Second, for many of us there will come a time when we have to grapple with these issues. Gaining perspective often occurs because of something that happens to us or to a loved one. Perspective can open us up to thinking about mortality in a more helpful way. One of the reasons I think this is a great book is that the act of reading it can help many of us gain that perspective:
Tolstoy saw the chasm of perspective between those who have to contend with life’s fragility and those who don’t. He grasped the particular anguish of having to bear such knowledge alone. But he saw something else, as well: even when a sense of mortality reorders our desires, these desires are not impossible to satisfy.
This next passage may be the one paragraph I’ve ever read that best sums up the problem we face in dealing with mortality. We have not built our system about what we would want for ourselves and we suffer for it when inevitably we are in that system facing our own end:
A colleague once told her, Wilson said, “We want autonomy for ourselves and safety for those we love.” That remains the main problem and paradox for the frail. “Many of the things that we want for those we care about are things that we would adamantly oppose for ourselves because they would infringe upon our sense of self.”

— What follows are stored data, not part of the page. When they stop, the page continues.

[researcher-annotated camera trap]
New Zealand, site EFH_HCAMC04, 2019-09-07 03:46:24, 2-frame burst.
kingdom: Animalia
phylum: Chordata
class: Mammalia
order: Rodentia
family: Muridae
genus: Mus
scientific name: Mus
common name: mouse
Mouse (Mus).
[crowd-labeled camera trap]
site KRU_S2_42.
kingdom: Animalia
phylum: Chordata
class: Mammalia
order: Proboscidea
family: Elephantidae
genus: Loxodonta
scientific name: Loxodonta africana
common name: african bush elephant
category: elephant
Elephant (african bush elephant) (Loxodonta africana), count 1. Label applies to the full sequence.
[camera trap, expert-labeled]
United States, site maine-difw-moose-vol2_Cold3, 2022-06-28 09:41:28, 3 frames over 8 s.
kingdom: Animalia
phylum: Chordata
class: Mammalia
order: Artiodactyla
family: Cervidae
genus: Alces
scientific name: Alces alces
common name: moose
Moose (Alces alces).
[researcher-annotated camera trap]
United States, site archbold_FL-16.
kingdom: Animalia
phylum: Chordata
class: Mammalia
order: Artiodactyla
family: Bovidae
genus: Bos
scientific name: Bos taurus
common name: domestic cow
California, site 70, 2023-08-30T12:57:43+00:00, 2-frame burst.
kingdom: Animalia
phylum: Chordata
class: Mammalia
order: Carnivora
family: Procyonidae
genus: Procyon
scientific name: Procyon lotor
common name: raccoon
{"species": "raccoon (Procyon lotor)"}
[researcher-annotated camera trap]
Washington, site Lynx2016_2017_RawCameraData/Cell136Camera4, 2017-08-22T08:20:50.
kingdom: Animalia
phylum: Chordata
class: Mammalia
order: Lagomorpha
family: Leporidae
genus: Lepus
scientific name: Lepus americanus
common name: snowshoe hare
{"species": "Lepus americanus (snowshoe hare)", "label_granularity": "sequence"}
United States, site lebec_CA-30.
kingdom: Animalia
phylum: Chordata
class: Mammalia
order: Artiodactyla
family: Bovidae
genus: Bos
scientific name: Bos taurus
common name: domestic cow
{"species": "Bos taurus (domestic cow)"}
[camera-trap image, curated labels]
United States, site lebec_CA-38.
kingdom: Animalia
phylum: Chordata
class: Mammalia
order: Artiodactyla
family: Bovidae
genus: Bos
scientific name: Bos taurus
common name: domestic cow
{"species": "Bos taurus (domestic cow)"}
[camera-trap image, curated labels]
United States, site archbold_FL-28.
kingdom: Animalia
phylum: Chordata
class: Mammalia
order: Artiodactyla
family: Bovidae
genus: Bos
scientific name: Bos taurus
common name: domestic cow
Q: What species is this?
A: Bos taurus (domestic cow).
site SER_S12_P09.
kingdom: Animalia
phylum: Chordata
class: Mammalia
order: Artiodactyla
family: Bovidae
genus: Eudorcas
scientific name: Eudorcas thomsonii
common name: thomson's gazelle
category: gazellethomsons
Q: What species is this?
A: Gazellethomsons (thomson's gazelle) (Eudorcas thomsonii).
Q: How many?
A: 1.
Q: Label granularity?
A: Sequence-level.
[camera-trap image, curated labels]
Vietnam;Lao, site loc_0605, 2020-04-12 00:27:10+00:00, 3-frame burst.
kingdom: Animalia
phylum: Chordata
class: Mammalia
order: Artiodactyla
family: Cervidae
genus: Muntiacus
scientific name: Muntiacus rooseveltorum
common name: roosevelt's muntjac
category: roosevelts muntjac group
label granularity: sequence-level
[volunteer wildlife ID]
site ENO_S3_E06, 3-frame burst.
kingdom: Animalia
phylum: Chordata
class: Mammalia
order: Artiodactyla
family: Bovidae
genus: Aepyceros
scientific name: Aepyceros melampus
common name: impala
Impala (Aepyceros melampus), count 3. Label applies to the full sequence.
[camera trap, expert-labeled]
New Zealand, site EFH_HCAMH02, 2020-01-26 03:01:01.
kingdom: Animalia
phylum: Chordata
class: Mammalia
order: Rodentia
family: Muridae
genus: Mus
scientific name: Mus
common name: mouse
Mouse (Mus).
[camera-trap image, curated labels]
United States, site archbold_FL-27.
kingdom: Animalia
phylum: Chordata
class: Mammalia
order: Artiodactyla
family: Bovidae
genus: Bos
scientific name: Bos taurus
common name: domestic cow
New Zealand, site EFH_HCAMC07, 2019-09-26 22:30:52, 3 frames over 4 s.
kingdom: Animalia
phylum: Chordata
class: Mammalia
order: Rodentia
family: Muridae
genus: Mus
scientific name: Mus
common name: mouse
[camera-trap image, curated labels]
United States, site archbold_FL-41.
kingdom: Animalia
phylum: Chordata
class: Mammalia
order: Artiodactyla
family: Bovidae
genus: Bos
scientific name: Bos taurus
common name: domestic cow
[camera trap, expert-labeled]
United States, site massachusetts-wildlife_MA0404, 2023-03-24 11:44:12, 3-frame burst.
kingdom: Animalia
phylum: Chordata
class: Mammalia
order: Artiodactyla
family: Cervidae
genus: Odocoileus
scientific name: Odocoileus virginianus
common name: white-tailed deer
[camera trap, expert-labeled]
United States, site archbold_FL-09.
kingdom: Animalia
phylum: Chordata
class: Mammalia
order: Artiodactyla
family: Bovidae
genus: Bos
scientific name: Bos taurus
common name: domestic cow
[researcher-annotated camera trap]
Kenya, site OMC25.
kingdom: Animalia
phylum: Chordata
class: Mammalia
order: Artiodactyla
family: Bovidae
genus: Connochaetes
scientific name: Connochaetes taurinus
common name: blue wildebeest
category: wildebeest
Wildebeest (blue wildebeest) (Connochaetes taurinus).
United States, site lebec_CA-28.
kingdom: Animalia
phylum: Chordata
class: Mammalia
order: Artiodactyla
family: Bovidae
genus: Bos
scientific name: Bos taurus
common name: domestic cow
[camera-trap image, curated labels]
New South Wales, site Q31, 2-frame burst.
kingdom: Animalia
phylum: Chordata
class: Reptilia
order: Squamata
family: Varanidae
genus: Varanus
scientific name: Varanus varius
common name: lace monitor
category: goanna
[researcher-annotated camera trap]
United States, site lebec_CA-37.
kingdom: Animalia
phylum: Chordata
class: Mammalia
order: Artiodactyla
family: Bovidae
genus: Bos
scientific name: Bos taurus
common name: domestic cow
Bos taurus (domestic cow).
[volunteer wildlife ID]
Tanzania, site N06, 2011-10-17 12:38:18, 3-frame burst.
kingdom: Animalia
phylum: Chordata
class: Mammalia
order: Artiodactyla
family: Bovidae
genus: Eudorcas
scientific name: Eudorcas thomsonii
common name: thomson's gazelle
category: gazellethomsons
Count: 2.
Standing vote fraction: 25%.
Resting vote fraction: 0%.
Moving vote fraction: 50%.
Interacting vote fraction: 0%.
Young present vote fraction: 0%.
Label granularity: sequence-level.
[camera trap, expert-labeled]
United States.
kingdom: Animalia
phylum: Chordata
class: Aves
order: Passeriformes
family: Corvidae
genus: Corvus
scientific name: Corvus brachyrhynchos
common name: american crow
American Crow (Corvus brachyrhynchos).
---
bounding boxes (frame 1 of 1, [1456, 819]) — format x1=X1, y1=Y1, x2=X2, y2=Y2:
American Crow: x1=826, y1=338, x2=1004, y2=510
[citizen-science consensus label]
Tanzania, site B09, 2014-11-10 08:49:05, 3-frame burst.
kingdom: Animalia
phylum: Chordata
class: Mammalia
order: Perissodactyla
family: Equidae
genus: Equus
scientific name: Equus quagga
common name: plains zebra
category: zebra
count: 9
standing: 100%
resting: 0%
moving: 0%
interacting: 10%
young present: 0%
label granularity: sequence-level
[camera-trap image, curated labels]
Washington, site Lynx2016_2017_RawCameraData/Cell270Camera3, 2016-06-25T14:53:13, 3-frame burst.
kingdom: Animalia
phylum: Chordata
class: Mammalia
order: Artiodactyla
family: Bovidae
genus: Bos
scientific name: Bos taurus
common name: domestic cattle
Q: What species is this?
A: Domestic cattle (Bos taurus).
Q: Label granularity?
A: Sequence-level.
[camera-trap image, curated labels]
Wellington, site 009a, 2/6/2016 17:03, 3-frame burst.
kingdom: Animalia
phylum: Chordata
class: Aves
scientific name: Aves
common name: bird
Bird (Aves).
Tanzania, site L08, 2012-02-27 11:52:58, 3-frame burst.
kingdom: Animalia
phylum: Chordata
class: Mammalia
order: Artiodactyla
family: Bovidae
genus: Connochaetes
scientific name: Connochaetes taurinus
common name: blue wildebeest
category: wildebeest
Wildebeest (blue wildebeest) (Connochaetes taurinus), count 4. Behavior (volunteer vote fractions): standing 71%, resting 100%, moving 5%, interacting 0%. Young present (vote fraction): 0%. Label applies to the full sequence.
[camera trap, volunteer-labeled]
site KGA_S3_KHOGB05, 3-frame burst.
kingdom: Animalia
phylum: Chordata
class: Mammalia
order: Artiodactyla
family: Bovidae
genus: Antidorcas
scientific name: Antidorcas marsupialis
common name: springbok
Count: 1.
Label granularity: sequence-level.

Gaining perspective, understanding what we would want in those circumstances, brings us to a key question:
And the insight was that as people’s capacities wane, whether through age or ill health, making their lives better often requires curbing our purely medical imperatives— resisting the urge to fiddle and fix and control. It was not hard to see how important this idea could be for the patients I encountered in my daily practice— people facing mortal circumstances at every phase of life. But it posed a difficult question: When should we try to fix and when should we not? (emphasis added)
When we get to a point where we can ask the right questions, we have to be prepared to listen to and respect the answers:
People with serious illness have priorities besides simply prolonging their lives. Surveys find that their top concerns include avoiding suffering, strengthening relationships with family and friends, being mentally aware, not being a burden on others, and achieving a sense that their life is complete. Our system of technological medical care has utterly failed to meet these needs, and the cost of this failure is measured in far more than dollars. The question therefore is not how we can afford this system’s expense. It is how we can build a health care system that will actually help people achieve what’s most important to them at the end of their lives.
The system we currently have is stacked against doing things appropriately. We have to battle against falling back into old habits:
The trouble is that we've built our medical system and culture around the long tail. We've created a multitrillion-dollar edifice for dispensing the medical equivalent of lottery tickets— and have only the rudiments of a system to prepare patients for the near certainty that those tickets will not win. Hope is not a plan, but hope is our plan.
Finally, the book shows us individuals and groups across the country that are doing better. If we can learn from them the benefits are priceless:
In other words, people who had substantive discussions with their doctor about their end-of-life preferences were far more likely to die at peace and in control of their situation and to spare their family anguish.
There you have it, my condensed journey. I’ll end by one last time encouraging you to read the book for yourself.



All excerpts from:
BEING MORTAL: Medicine and What Matters in the End
By Atul Gawande
282 pp. Metropolitan Books/Henry Holt & Company.